Task requirements - Write out exactly, please, the lines from the one containing "What distance away" to the end of the material.

[Data records]

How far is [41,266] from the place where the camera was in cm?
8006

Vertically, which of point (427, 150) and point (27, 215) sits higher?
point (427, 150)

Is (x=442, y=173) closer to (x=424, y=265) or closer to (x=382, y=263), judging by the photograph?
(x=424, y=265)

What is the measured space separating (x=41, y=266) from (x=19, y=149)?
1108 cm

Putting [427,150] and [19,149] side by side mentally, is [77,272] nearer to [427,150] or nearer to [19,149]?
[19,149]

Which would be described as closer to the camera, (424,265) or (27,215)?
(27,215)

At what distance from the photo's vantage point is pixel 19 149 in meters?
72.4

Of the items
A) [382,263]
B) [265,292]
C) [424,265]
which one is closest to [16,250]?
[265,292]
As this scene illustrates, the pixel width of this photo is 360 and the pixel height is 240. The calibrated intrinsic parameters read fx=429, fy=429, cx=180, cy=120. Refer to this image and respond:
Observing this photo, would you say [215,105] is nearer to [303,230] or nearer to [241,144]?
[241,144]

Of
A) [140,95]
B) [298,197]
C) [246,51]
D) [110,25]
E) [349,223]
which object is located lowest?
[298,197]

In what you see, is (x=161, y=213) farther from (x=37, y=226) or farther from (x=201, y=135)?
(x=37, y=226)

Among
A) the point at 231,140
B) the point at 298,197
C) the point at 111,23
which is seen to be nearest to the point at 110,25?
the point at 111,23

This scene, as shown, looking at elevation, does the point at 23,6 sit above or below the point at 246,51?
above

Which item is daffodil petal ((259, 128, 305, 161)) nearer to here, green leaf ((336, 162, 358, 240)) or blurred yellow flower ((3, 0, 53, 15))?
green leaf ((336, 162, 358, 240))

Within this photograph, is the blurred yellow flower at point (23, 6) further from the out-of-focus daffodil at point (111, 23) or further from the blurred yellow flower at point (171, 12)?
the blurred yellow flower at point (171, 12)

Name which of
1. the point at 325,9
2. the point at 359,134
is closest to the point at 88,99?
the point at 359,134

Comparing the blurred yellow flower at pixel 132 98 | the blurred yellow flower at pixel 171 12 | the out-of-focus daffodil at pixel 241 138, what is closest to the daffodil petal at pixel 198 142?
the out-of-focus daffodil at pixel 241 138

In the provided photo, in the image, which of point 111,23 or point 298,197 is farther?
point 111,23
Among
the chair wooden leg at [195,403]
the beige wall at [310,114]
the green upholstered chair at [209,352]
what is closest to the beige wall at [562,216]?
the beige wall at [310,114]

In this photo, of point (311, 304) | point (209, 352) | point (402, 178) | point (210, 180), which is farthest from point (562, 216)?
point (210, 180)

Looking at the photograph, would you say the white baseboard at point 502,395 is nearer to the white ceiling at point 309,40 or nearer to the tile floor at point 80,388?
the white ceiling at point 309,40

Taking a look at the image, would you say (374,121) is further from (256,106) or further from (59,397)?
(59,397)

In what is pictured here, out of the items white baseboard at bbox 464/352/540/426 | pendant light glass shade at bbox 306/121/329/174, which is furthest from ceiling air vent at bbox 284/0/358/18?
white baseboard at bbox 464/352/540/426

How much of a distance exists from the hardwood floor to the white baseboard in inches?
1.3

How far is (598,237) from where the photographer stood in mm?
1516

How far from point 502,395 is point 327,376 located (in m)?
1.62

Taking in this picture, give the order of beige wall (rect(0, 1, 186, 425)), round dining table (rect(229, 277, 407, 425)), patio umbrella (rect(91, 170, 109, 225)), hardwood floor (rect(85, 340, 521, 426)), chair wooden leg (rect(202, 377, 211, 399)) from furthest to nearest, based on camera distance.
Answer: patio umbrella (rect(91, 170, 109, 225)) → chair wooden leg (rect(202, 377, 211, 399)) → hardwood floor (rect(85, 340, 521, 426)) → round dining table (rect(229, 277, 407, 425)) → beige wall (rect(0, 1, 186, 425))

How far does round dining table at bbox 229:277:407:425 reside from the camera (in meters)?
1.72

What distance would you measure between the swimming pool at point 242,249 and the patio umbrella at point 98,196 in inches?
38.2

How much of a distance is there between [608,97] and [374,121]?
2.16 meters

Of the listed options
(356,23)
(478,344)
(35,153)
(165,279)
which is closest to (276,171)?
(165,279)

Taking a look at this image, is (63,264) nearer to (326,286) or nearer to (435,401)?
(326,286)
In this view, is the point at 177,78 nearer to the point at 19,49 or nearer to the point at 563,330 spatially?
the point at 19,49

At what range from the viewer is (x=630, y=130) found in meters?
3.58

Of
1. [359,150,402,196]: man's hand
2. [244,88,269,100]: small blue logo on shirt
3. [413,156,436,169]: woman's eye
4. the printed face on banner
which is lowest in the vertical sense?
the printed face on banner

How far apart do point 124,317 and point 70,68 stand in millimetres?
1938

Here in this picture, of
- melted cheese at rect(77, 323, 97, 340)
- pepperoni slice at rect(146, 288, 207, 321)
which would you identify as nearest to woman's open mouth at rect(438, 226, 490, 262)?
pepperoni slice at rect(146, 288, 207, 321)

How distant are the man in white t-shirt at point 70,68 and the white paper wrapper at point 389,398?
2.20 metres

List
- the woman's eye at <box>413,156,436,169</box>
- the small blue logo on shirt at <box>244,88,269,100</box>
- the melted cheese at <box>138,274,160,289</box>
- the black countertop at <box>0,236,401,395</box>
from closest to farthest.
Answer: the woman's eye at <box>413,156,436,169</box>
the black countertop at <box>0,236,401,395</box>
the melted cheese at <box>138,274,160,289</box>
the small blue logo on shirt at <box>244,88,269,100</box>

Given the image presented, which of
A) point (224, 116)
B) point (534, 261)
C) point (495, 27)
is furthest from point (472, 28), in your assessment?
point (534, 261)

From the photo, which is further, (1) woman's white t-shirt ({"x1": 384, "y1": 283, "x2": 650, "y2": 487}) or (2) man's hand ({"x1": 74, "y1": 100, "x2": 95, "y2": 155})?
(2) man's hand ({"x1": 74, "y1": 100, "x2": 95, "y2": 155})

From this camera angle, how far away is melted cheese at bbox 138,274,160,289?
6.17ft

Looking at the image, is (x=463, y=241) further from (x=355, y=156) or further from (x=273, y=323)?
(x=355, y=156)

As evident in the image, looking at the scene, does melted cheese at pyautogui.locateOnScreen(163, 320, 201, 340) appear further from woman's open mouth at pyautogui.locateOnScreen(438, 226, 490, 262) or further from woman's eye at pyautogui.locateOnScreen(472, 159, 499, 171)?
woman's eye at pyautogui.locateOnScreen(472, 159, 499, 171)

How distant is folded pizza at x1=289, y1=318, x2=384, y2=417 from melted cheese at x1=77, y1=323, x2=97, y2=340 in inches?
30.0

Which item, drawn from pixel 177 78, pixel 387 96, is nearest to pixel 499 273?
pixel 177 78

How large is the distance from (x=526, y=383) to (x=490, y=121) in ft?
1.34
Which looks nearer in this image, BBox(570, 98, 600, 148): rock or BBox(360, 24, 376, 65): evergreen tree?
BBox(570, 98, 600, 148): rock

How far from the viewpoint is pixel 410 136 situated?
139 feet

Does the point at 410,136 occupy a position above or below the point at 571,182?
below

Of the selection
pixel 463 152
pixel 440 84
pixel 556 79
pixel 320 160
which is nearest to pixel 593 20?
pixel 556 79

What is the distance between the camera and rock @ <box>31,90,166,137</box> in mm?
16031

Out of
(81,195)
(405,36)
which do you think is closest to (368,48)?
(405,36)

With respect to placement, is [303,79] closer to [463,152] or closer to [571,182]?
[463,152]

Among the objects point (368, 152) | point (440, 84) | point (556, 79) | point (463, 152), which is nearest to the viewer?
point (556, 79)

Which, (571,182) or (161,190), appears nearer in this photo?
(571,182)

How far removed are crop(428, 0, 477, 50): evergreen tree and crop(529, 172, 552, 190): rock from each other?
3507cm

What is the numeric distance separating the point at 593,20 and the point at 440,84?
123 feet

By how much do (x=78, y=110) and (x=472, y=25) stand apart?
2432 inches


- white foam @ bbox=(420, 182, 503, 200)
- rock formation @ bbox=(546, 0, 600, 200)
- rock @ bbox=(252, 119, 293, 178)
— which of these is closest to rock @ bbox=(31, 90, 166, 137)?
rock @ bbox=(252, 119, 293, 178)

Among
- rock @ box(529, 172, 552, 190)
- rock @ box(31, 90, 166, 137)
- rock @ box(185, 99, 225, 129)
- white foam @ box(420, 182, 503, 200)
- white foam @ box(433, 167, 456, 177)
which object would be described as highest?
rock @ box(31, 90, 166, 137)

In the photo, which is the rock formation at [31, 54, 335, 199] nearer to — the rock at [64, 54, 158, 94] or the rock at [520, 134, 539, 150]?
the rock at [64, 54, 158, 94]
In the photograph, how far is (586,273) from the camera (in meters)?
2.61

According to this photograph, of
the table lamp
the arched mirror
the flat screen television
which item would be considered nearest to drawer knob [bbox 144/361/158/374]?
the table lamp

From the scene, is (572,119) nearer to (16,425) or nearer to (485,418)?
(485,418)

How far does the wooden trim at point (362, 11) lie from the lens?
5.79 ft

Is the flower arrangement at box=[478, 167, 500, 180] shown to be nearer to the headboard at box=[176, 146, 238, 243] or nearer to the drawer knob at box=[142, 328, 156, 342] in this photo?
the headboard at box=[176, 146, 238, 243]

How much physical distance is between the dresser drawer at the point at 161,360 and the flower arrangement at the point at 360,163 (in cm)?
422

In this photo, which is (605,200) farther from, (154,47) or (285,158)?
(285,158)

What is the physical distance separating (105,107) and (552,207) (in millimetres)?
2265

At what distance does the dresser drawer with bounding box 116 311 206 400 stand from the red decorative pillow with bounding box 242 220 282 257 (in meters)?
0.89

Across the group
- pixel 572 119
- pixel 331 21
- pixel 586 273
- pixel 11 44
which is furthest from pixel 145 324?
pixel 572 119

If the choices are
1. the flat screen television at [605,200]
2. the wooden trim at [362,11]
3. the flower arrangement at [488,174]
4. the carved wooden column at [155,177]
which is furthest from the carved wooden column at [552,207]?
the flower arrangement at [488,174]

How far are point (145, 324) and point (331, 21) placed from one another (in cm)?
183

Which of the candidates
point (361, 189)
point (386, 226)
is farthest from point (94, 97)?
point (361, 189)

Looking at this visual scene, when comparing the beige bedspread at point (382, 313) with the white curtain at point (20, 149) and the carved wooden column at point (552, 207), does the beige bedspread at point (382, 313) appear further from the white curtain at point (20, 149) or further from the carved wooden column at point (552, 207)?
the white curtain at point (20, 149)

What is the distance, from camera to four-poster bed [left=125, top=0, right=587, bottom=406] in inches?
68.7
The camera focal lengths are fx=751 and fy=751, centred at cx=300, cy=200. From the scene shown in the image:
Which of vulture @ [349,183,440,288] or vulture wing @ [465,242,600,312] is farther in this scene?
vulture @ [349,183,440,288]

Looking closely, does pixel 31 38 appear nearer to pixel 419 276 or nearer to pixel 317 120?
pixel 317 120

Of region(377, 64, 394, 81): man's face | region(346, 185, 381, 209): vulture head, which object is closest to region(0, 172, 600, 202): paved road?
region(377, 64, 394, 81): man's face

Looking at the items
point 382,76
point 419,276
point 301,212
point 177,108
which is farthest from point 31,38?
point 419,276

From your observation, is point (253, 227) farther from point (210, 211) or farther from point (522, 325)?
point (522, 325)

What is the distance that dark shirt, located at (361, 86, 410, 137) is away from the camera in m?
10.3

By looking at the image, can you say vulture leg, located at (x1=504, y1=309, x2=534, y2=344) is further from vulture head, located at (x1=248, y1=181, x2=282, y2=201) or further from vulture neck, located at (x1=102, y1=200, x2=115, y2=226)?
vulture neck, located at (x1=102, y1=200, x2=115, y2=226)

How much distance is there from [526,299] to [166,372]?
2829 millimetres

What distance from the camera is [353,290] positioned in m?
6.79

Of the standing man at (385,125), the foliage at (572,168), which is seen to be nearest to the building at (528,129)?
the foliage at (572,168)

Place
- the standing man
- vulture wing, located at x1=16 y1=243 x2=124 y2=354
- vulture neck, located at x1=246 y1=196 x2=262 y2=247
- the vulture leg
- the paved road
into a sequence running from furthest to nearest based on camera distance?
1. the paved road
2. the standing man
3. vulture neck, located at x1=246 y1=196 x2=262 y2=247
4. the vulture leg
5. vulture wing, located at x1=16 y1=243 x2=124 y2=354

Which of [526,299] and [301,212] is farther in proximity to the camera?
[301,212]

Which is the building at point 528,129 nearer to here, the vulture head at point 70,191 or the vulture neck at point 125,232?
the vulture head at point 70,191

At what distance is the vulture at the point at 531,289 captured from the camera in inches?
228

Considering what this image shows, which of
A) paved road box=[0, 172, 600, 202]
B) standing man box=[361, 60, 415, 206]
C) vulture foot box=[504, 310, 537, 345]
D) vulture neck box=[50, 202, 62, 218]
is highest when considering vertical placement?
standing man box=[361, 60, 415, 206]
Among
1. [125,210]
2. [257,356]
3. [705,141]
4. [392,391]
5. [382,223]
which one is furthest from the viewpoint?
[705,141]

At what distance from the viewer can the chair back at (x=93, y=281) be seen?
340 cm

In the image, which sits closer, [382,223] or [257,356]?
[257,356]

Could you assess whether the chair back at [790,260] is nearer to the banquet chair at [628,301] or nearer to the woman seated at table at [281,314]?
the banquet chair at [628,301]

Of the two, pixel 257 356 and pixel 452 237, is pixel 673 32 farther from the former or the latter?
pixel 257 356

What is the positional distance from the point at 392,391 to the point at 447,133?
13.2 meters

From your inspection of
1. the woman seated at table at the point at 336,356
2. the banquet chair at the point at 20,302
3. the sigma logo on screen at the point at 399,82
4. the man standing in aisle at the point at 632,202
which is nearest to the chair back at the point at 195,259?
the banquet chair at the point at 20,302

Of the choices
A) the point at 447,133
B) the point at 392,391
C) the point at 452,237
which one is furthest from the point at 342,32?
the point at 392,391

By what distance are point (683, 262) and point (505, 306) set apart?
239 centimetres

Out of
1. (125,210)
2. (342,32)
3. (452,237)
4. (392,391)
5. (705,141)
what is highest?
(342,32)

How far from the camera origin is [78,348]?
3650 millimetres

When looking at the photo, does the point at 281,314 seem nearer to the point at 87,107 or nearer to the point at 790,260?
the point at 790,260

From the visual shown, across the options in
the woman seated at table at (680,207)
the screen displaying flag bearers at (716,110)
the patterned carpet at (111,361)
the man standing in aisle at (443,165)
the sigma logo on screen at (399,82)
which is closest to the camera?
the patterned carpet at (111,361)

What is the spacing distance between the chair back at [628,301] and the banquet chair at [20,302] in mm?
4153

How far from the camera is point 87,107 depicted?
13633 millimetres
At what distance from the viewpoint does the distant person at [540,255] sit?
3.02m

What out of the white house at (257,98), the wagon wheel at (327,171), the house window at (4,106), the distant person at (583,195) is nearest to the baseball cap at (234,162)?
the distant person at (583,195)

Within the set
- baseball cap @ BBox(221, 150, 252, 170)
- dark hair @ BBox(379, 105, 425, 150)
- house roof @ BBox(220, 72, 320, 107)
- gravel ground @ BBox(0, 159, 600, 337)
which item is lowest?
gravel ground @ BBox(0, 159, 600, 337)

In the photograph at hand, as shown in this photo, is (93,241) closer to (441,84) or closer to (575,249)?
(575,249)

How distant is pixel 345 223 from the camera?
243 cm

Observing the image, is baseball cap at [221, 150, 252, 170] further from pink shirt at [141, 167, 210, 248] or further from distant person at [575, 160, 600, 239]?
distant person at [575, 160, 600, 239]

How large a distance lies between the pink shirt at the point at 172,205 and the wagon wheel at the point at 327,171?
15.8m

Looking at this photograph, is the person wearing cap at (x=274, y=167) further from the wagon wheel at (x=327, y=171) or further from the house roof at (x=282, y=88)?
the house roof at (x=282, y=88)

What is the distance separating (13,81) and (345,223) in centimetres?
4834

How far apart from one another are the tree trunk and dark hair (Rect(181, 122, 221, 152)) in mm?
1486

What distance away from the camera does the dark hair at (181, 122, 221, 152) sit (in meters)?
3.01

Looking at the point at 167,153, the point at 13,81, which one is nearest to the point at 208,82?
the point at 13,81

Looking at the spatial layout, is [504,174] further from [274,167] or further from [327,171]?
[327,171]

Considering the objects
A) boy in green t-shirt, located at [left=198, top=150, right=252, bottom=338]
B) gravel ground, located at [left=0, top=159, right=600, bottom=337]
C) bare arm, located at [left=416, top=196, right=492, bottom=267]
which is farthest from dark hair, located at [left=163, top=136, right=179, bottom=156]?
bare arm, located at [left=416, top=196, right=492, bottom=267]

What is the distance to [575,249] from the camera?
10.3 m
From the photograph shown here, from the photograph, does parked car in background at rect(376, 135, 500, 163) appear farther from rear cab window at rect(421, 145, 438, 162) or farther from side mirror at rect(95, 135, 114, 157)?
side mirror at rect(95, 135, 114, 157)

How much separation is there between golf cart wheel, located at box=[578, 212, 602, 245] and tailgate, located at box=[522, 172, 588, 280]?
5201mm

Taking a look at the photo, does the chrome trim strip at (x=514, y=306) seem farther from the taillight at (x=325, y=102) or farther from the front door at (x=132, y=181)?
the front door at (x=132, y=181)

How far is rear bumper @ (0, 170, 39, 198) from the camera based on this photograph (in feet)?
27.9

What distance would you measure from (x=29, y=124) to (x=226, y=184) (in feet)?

Task answer -
What distance away from the camera does the dark hair at (181, 122, 221, 152) sit (in meters)?
3.01

Looking at the point at 167,153, the point at 13,81, which one is nearest to the point at 208,82?
the point at 13,81

Looking at the spatial layout, is [504,174] further from [274,167] or further from [327,171]?
[327,171]

Considering the objects
A) boy in green t-shirt, located at [left=198, top=150, right=252, bottom=338]
B) gravel ground, located at [left=0, top=159, right=600, bottom=337]
C) bare arm, located at [left=416, top=196, right=492, bottom=267]
which is farthest from dark hair, located at [left=163, top=136, right=179, bottom=156]?
bare arm, located at [left=416, top=196, right=492, bottom=267]

What is the distance to [575,249] from the camera?
10.3 m
From the photograph shown here, from the photograph, does parked car in background at rect(376, 135, 500, 163) appear farther from rear cab window at rect(421, 145, 438, 162) or farther from side mirror at rect(95, 135, 114, 157)?
side mirror at rect(95, 135, 114, 157)

How much separation is there between golf cart wheel, located at box=[578, 212, 602, 245] and tailgate, located at box=[522, 172, 588, 280]?
5201mm

Taking a look at the photo, does the chrome trim strip at (x=514, y=306) seem farther from the taillight at (x=325, y=102) or farther from the front door at (x=132, y=181)?
the front door at (x=132, y=181)

How far is rear bumper @ (0, 170, 39, 198) from the camera based on this photograph (in feet)?
27.9

What distance would you measure from (x=29, y=124) to (x=226, y=184) (in feet)?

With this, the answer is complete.